Ultimo aggiornamento  08 dicembre 2021 23:31

Ineos Grenadier, pronto all’avventura.

Edoardo Nastri ·

L’attesa per l’Ineos Grenadier, l’erede spirituale della precedente Land Rover Defender, è terminata. Le prenotazioni del fuoristrada “inarrestabile” – come lo definisce lo stesso costruttore – sono state ufficialmente aperte su un portale online dedicato, mentre per le prime consegne dovremo aspettare la fine del 2022.

Il via ai preordini sul web si rivolge a clienti esclusivi che completeranno la configurazione della vettura da ora fino alla prossima primavera, mentre le vendite ufficiali inizieranno nel corso dell’estate anche in Italia. Saranno due le versioni inizialmente disponibili per l’Europa: il commerciale a due posti e l’allestimento passeggeri a cinque posti, che dovrebbero avere prezzi di partenza rispettivamente di circa 54mila e 60mila euro. Dopo il lancio la Ineos Grenadier conoscerà un ampliamento della gamma con una versione pickup e una a sette posti.

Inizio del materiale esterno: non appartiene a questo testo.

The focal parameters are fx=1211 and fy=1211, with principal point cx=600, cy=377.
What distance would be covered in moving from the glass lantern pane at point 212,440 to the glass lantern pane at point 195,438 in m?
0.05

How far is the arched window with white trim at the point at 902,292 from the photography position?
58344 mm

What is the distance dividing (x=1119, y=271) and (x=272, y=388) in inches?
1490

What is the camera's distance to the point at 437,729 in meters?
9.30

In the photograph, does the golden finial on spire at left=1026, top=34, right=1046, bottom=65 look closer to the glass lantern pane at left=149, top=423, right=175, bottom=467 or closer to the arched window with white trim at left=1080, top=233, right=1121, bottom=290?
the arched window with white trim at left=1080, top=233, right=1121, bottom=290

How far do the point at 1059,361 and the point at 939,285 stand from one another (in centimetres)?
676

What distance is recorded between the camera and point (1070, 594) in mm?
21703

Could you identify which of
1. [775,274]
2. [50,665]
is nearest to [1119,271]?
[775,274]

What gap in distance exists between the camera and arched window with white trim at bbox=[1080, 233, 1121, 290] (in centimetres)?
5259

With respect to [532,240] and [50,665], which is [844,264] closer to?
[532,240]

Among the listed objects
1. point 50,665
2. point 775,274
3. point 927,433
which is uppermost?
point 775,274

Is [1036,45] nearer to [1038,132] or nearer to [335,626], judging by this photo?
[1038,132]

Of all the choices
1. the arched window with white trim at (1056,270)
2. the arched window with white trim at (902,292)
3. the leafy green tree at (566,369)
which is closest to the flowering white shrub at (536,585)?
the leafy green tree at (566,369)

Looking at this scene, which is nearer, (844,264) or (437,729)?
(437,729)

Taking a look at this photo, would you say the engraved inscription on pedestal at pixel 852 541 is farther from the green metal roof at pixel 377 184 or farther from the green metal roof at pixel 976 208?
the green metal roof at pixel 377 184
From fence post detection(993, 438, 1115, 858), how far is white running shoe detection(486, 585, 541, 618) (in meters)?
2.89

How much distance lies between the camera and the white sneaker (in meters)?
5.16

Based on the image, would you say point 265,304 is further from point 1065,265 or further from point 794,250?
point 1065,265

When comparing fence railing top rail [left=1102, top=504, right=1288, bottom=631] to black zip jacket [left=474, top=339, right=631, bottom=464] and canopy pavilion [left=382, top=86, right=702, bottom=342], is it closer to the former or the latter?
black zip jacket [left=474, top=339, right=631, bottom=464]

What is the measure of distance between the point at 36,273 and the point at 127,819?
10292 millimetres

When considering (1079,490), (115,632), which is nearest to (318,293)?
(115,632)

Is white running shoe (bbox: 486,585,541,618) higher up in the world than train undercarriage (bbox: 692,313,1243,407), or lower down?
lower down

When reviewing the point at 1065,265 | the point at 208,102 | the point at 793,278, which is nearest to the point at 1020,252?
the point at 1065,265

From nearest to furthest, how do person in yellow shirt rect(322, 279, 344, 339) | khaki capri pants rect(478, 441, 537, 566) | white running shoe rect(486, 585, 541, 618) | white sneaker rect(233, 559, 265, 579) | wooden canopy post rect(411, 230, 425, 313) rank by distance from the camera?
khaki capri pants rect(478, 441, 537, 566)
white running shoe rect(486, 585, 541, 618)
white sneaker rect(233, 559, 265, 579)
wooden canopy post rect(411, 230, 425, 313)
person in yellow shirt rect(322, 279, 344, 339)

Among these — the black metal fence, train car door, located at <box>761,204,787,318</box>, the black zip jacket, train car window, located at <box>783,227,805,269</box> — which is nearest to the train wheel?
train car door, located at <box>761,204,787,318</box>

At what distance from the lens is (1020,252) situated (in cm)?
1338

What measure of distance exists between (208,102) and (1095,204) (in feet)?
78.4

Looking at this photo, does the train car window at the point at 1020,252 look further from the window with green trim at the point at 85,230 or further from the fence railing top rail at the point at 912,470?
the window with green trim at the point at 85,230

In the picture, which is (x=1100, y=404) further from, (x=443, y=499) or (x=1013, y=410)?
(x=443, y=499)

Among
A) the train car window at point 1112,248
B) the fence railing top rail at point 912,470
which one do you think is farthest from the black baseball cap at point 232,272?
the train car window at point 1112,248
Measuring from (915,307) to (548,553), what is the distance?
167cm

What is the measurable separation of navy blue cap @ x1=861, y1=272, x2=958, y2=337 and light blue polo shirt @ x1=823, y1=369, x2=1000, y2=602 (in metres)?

Due motori di origine Bmw 

I clienti potranno scegliere tra due motorizzazioni benzina e diesel, entrambe di origine Bmw. Ambedue le unità sono dei 3.0 a sei cilindri: quella a gasolio ha una potenza di 246 cavalli per 550 newtonmetri di coppia massima, mentre il benzina arriva a 286 cavalli per 450 newtonmetri. I propulsori sono abbinati a un cambio automatico a otto rapporti sviluppato dalla ZF. Le carte in regola per scalare le montagne ci sono tutte: la trazione è, ovviamente, integrale permanente, mentre sono disponibili anche le marce ridotte e il differenziale bloccabile.  

L’Ineos Grenadier è un fuoristrada duro e puro con intenzioni e stile direttamente ispirato alla Land Rover Defender. Tant’è che, secondo quanto dichiarato dal capo del design Toby Ecuyer, prima della realizzazione del modello i progettisti hanno portato in studio tutti i 4x4 più famosi di sempre: dalla Jeep Willys del 1944 alla Mercedes-Benz G-Wagen del 1988 alla, neanche a dirlo, Defender. “È fantastico vedere il primo prototipo vicino a queste leggende: si possono vedere anche tratti e proporzioni comuni nello stile”, dice Ecuyer.

Interni resistenti all'acqua 

La concretezza degli esterni si ritrova negli interni, dove sono stati utilizzati materiali ad alta resistenza (i sedili ad esempio sono rivestiti da un tessuto idrorepellente, così come tutti i materiali degli interni). La plancia a sviluppo verticale ospita i grandi pulsanti fisici di climatizzazione, audio e altre funzioni, mentre dal cursore sulla consolle centrale si controlla il sistema infotainment grazie a un display orizzontale da 12,3 pollici touchscreen. Il sistema operativo utilizzato è quello Bmw, ma tutte le grafiche sono state personalizzate per il Grenadier.

Tanti gli equipaggiamenti disponibili e le personalizzazioni possibili grazie a una miriade di accessori che renderanno ogni Grenadier diversa dall’altra. Dal pavimento completamente lavabile grazie a dei tappi presenti sul fondo, alle luci aggiuntive sul tetto, ai verricelli anteriori e posteriori, mentre sarà addirittura possibile avere un convertitore elettrico CA da 2mila watt di potenza per attaccare all’auto utensili elettrici o luci extra per il campeggio. “Tutto è coerente con la volontà di realizzare un veicolo davvero inarrestabile”, commenta Ecuyer.